L'introduction d'actions sans valeur nominale est destinée à faciliter la réalisation d’augmentations de capital dans des situations où de telles augmentations ne pouvait pas être réalisées, parce qu'elles impliquaient des actions émises dessous du pair, ce qui n'est pas autorisée, ou parce qu'elles impliquaient réaliser la réduction préalable de la valeur nominale du capital social pour l’ajuster à la valeur du patrimoine de la société (soi-disant «opérations harmonium»).

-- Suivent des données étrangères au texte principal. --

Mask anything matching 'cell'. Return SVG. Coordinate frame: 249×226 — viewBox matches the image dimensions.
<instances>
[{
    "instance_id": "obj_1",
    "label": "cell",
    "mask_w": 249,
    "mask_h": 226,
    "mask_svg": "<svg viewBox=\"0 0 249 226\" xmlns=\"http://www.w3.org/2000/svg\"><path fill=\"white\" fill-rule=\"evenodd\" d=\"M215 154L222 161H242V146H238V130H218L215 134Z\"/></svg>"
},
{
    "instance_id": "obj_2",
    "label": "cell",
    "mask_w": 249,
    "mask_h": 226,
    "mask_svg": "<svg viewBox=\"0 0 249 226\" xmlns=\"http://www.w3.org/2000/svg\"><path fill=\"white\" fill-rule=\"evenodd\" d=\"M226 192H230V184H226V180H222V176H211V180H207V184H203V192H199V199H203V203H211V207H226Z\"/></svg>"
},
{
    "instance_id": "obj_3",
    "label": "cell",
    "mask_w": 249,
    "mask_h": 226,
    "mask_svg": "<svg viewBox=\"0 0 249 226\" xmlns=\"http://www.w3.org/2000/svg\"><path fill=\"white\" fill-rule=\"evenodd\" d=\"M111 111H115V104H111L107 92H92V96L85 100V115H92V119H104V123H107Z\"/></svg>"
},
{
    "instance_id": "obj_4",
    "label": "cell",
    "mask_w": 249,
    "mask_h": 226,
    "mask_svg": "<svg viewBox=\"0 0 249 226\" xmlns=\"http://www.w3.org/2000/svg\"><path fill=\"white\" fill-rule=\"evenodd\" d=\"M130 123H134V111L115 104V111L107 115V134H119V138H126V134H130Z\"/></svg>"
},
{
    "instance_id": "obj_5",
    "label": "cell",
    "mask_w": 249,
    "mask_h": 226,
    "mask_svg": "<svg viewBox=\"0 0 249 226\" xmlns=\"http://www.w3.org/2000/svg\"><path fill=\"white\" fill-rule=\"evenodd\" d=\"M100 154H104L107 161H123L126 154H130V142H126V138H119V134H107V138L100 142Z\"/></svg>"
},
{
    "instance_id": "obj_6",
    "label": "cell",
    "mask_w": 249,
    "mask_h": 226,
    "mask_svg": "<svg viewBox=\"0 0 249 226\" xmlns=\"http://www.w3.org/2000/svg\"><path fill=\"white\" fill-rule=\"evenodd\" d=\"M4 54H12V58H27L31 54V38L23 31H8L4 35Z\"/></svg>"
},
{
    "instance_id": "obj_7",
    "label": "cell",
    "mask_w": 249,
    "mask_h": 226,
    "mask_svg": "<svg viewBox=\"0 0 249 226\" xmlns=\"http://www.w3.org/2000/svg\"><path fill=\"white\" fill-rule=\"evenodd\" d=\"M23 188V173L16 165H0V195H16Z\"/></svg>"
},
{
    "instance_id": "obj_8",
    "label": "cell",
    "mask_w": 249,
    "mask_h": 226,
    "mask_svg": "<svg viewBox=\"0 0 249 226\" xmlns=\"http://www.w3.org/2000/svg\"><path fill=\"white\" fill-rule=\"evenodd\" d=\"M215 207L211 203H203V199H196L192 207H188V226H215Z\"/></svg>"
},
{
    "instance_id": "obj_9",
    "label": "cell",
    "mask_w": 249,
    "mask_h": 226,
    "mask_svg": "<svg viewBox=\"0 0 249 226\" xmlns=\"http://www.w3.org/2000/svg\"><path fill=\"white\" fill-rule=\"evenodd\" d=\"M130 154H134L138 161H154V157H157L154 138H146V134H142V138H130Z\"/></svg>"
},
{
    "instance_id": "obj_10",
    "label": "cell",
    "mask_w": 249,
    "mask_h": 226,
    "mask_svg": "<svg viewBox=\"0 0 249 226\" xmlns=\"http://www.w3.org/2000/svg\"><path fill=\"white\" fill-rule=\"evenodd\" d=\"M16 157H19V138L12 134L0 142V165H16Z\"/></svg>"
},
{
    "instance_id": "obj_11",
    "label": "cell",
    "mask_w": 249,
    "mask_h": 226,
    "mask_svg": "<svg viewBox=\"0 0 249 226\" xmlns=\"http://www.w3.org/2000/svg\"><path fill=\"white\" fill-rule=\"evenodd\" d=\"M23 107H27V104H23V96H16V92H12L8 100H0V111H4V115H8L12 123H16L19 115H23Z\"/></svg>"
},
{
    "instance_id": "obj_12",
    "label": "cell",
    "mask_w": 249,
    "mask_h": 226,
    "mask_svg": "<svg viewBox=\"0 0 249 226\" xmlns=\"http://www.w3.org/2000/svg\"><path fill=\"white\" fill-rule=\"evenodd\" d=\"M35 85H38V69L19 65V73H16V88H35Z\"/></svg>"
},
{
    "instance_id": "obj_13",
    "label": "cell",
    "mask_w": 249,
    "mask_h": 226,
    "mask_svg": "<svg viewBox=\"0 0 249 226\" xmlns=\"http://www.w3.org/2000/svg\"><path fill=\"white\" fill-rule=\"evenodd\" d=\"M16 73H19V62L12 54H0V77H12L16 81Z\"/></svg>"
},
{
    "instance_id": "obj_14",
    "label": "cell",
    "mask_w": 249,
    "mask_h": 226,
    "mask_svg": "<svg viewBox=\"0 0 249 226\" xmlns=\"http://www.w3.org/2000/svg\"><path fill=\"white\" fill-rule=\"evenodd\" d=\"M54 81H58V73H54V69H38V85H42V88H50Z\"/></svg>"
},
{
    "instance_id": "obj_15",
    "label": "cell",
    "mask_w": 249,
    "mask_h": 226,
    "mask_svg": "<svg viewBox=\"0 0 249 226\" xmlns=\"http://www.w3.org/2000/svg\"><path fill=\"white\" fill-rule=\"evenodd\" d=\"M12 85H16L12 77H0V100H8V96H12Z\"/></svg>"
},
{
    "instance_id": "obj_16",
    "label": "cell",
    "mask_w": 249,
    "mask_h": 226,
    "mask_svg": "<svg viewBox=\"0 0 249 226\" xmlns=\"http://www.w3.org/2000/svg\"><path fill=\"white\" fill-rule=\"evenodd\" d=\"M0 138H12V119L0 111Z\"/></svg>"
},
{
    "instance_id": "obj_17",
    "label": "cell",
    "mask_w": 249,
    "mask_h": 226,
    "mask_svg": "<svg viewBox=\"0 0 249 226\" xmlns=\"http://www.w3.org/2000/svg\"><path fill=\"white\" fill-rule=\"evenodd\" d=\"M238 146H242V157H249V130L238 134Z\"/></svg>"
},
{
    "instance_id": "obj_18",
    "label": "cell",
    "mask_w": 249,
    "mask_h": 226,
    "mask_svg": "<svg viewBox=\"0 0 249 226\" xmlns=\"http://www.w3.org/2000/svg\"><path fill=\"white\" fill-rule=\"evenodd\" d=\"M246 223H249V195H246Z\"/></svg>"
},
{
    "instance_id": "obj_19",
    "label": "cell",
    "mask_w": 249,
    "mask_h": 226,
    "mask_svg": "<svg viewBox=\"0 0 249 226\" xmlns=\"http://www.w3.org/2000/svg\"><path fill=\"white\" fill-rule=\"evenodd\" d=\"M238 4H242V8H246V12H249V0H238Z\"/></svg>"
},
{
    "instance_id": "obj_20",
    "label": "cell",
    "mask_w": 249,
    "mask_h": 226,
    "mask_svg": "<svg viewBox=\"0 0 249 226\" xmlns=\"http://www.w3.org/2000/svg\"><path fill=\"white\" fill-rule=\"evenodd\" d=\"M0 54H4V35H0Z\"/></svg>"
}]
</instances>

Une société peut donc émettre d’actions sans valeur nominale et avec un prix d'émission qui reflète sa valeur réelle, et, par conséquence, plus attractive pour les investisseurs.
2. Renforcement des droits des actionnaires
Le Décret-loi modifie aussi certaines règles concernant les droits des actionnaires de sociétés cotées parce qu’il transpose les règles de la Directive 2007/36/CE, du Parlement Européen et du Conseil, 11 juillet, visant à éliminer des obstacles au plein exercice des droits de vote par les actionnaires des sociétés cotées.
Ainsi, il est intéressant de noter, entre autres, (i) la modification de la règle qui s'applique à toutes les sociétés anonymes et pas seulement à ceux qui sont cotées, en ce qui concerne la représentation des actionnaires en assemblée générale, selon laquelle le contrat de société ne peut pas restreindre la participation dans l'assemblée générale d’actionnaires par un mandataire, (ii) la possibilité de nommer des représentants différents pour les diverses actions tenues par le même actionnaire dans des comptes différents, (iii) la possibilité d'intermédiaires financiers de voter d'une manière différente selon chaque client pour lesquels détiennent les actions et (iv) le renforcement des règles établissant les droits de l'actionnaire à l'information à inclure dans la convocation à l'assemblée générale et la clarification des sujets à inclure dans l'ordre du jour de cette assemblée.
3. Prise d’effet
Les modifications introduites par le Décret-loi sont en vigueur depuis le 24 mai 2010.